Breast
Lucas J. Houser, BS
Medical Student
University of Nebraska Medical School, United States
Collin E. Dougherty, BS
Data Analyst and Researcher
University of Nebraska Medical Center, United States
Collin E. Dougherty, BS
Data Analyst and Researcher
University of Nebraska Medical Center, United States
Sean C. Figy, MD
Assistant Professor of Surgery
University of Nebraska Medical Center, United States
Jessica E. Maxwell, MD MS
Associate Professor of Surgery
University of Nebraska Medical Center, United States
Juan A. Santamaria-Barria, MD
Assistant Professor of Surgery
University of Nebraska Medical Center, United States
Juan A. Santamaria-Barria, MD
Assistant Professor of Surgery
University of Nebraska Medical Center, United States
Currently, sexual orientation data is not collected nor defined by any national cancer database. Little is known about breast cancer (BC) disparities in sexual minority women (SMW). Our objective was to study this question in the NIH All of Us database.
We analyzed data from the All of Us research program, a national open enrollment database that registers diverse subjects medical and survey data. We compared risk factors and preventative and procedural healthcare utilization between SMW and straight women (StW) as they relate to BC care. Results were expressed as odds ratios (OR) with a 95% confidence interval [CI].

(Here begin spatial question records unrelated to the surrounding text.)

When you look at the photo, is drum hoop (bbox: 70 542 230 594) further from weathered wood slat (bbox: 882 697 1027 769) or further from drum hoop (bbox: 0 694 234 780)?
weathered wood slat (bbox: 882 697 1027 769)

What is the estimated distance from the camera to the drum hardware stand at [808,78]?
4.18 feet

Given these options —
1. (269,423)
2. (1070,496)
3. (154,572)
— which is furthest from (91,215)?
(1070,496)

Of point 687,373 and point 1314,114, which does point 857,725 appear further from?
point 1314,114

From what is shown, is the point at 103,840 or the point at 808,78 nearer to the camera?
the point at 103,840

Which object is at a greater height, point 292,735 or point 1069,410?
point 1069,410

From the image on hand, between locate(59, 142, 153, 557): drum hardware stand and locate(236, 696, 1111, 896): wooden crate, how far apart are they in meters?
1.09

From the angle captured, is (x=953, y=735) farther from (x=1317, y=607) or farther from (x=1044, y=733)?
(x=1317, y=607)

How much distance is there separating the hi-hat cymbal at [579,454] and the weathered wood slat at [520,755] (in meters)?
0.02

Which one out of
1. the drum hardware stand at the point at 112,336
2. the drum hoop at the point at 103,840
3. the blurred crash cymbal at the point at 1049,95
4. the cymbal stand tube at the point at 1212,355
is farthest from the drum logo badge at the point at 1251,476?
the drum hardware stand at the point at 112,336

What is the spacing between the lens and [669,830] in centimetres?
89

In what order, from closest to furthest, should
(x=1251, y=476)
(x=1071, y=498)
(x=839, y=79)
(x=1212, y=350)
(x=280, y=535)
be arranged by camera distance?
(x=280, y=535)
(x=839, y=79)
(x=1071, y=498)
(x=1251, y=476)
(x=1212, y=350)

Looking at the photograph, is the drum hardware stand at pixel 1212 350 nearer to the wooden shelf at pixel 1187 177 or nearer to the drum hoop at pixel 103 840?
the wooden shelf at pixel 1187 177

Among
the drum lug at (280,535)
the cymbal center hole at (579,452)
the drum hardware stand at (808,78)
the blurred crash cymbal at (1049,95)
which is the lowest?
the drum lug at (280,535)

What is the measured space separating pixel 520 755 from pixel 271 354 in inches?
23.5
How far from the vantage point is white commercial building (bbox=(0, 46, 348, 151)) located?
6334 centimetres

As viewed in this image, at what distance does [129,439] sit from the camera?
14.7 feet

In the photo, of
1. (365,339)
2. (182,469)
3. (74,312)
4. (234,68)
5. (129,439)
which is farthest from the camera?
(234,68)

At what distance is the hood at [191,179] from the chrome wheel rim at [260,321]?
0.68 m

Of 229,917 cisgender women, 27,302 (12%) chose “non-straight orientation, prefer not to answer, or skipped” and thus were defined as SMW. 6,905 (3.0%) had received a BC diagnosis, including 423 (6.1%) SMW. SMW were less likely to have a BC diagnosis (OR 0.48 [0.43-0.53]). There were differences in medical visits and procedures: SMW were less likely to undergo annual history & physicals (0.79 [0.73-0.85]), mammography (0.61 [0.53-0.69]), breast biopsy (0.55 [0.41-0.72]), and breast surgeries (mastectomy 0.53 [0.30-0.93]; lumpectomy 0.53 [0.38-0.74]). Survey data revealed differences in lifestyle factors related to BC risk: while StW were more likely to answer yes to being an “alcohol participant” (0.79 [0.77-0.82]), SMW reported higher rates of alcohol intake on a daily, weekly, and monthly basis, and to consume 6 or more drinks in one sitting; SMW also showed significantly increased smoking/nicotine usage. On healthcare access and utilization, StW were more likely to receive advice from primary care providers (0.65 [0.65-0.69]), while SMW were more likely to utilize urgent and emergency care (1.44 [1.34-1.54]). SMW were also more likely to report being unable to afford care (1.82 [1.72-1.93]), medication (1.69 [1.61-1.76]), specialty care (1.98 [1.89-2.08]), and follow-up care (1.85 [1.75-1.95]), as well as to delay care due to cost concerns about the copay (2.13 [2.02-2.23]), deductible (1.64 [1.56-1.73]), paying out of pocket (1.70 [1.63-1.77]) or because they were nervous (2.80 [2.69-2.91]). SMW reported being more likely to experience discrimination based on questions about healthcare provider interactions (Table 1).
Discrimination, lack of access, and underutilization of preventative and screening services likely explains an underestimation of the true number of BC among SMW in All of Us. Further studies on screening, treatments, and survival are needed to address how these disparities affect SMW BC outcomes.